LinuxQuestions.org

LinuxQuestions.org (/questions/)
-   Linux - Newbie (https://www.linuxquestions.org/questions/linux-newbie-8/)
-   -   *urgent* hard drive going bad (https://www.linuxquestions.org/questions/linux-newbie-8/%2Aurgent%2A-hard-drive-going-bad-682630/)

davidstvz 11-11-2008 10:19 AM

*urgent* hard drive going bad
 
I have tape back ups and I may still be able to get the data off of the failing drive (if the retrieval doesn't cause it to fail completely). In any case, can someone walk me through the best process here. I'm freaking out a little (this would be my first major disaster since taking up this position).

The failing drive is a drive with user files, not an OS drive, so the OS is working fine. I don't have an extra drive bay, so I need to unmount one of the other user file drives (I have 3) first.
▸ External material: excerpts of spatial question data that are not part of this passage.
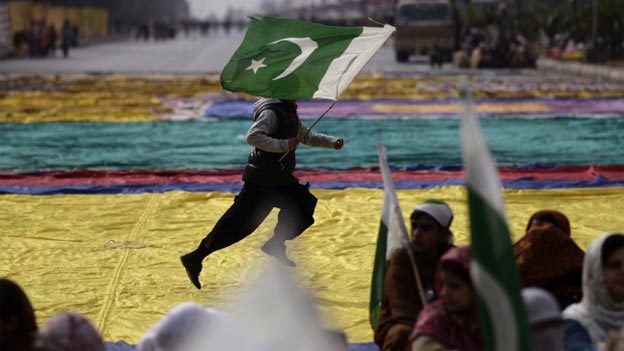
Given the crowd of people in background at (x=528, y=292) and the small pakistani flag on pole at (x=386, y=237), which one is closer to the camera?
the crowd of people in background at (x=528, y=292)

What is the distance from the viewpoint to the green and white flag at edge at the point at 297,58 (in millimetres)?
7391

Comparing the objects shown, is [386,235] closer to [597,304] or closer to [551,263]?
[551,263]

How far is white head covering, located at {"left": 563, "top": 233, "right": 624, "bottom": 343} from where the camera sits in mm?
4984

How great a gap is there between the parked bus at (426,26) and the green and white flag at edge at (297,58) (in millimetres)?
33817

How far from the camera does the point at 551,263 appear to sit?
20.2ft

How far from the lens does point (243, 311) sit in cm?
527

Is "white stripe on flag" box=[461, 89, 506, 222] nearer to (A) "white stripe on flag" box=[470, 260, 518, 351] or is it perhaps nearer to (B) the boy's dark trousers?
(A) "white stripe on flag" box=[470, 260, 518, 351]

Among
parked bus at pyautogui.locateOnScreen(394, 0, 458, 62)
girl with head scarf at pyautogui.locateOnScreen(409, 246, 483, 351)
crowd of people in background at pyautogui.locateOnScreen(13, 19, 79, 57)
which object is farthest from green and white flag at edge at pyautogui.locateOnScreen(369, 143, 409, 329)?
crowd of people in background at pyautogui.locateOnScreen(13, 19, 79, 57)

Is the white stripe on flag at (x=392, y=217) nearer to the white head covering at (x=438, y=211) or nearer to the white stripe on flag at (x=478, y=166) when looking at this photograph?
the white head covering at (x=438, y=211)

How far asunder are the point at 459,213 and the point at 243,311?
5.35 meters

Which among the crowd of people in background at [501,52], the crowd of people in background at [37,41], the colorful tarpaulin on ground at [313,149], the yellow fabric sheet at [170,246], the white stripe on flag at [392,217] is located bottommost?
the crowd of people in background at [37,41]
Then I need to copy files to a new drive, remove the old drive, mount the new copy as if it were the same directory and then I should be good to go. If the copy fails, then I restore the drive from tape.

My immediate problem is that unmount is failing due to "device busy". Should I use -f or is there a gentler way to stop the device?

davidstvz 11-11-2008 10:25 AM

I went ahead and unmounted the least important drive with -f I'll be attempting the mounting of a replacement for the bad one and copying the files (cp -pr cp -pr cp -pr or is that cp -rp ??

pwc101 11-11-2008 10:32 AM

You should be able to find out what's preventing you from umounting the disk with fuser:
Code:

prompt$ fuser -vm '/dev/your_disk'
If you get a result from that, then try ending whichever processes are locking the devices. Bear in mind that cd'ing into a directory on the disk and not cd'ing out of it will prevent umount from working, so you can't umount a drive from its mounted directory (/mnt/whatever or /media/whatever).

I'd try these before forcing the umount.

Other than that, I'm afraid I can't help.

pixellany 11-11-2008 10:32 AM

1. "urgent" does not make us move faster.

2. don't panic. As with many other things, the first instinct should be to do nothing. The exception might be--if you hear ugly noises--kill the power.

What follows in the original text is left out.